One of the local restaurants in Cortona put out some potted plants and the pigeons picked them clean like a school of piranha, gnawing them down to the trunks within hours. I watched it myself or I wouldn't have believed it. Apparently the pigeons decided they were better for building nests than attracting customers to the restaurant.
Another problem with the flying rats is that there's no outdoor area in Cortona where you're not in danger of being shit upon. It's happened to everyone at least once and many have had to rewash clothes they've just hung out to dry. In Firenze there's a guy in one of the main piazzi who sells birdfeed for 1000 lire. The pigeons will eat it right out of your hand and for another sum he'll take a Polaroid of you being accosted by the creatures. Heather and I wondered how much he'd charge to let us net the entire flock and drown them in the Arno but we doubted his having a net or his desire to give up his trade. Why on earth anyone would want these nasty things flocking all over them I have no idea.

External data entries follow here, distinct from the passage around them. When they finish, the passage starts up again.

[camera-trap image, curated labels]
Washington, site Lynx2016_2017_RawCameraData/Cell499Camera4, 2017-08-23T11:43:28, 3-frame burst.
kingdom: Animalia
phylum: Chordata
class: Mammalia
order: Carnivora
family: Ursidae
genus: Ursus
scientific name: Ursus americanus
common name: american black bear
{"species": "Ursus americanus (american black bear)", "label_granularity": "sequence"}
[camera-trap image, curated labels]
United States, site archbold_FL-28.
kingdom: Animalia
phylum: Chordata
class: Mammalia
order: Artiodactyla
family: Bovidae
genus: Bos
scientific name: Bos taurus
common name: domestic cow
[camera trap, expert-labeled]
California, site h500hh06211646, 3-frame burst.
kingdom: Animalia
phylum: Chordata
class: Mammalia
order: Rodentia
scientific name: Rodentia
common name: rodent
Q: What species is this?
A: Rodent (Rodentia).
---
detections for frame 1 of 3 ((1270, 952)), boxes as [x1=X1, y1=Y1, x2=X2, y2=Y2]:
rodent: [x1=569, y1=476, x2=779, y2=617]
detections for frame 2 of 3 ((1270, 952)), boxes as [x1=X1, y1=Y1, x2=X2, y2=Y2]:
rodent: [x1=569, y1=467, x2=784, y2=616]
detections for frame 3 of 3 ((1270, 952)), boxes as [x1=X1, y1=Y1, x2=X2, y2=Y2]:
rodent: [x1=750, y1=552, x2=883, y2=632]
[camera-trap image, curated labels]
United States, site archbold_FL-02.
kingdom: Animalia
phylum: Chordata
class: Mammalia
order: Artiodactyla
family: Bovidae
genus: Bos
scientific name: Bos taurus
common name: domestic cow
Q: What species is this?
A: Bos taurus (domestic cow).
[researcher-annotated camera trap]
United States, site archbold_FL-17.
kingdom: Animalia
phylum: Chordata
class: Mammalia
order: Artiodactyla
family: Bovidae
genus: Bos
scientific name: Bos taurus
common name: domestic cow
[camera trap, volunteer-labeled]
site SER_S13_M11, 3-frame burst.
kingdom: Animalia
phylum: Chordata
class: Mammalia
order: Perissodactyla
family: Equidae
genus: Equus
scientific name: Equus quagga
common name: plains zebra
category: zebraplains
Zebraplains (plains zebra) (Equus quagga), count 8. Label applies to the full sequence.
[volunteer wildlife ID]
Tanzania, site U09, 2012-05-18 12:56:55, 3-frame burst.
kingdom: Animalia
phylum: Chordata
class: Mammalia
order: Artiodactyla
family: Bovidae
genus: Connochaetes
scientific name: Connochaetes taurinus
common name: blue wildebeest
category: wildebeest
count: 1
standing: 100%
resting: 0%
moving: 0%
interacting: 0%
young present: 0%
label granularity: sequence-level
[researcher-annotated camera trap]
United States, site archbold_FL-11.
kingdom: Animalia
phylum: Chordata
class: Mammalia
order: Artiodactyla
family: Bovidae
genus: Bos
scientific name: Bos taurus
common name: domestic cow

But by far the worst problem with the vermin is what they’re doing to sculptures and buildings all over the planet. Their droppings are extremely acidic, in addition to being white and smelly, so you’ll see half melted, white-headed stinky sculpture everywhere you go. Yet people pay feed these pests?
The Cortonans are of mixed feelings about the damned things. Some feed them bread scraps every day while others find them a nuisance. The nuisance party poisoned a mess of the flying rats a few years back and the pigeon lovers and animal rights parties raised a stink (though it couldn't have stunk as much as where the pigeons frequent) so the plan was stopped. Currently the nuisance party wants to feed them birth control, a plan I've heard of in other cities though I haven't heard of any successes.
Meanwhile, as a strange compromise, there are two days per year when you can legally hunt the cursed things. Several of the students and I theorized as to the best method for this and finally settled on a loaf of bread and a semi-auto sawed-off shotgun with birdshot. Personally I'd like to see what a flamethrower would do, but the lure of booming shotguns does have it's own appeal.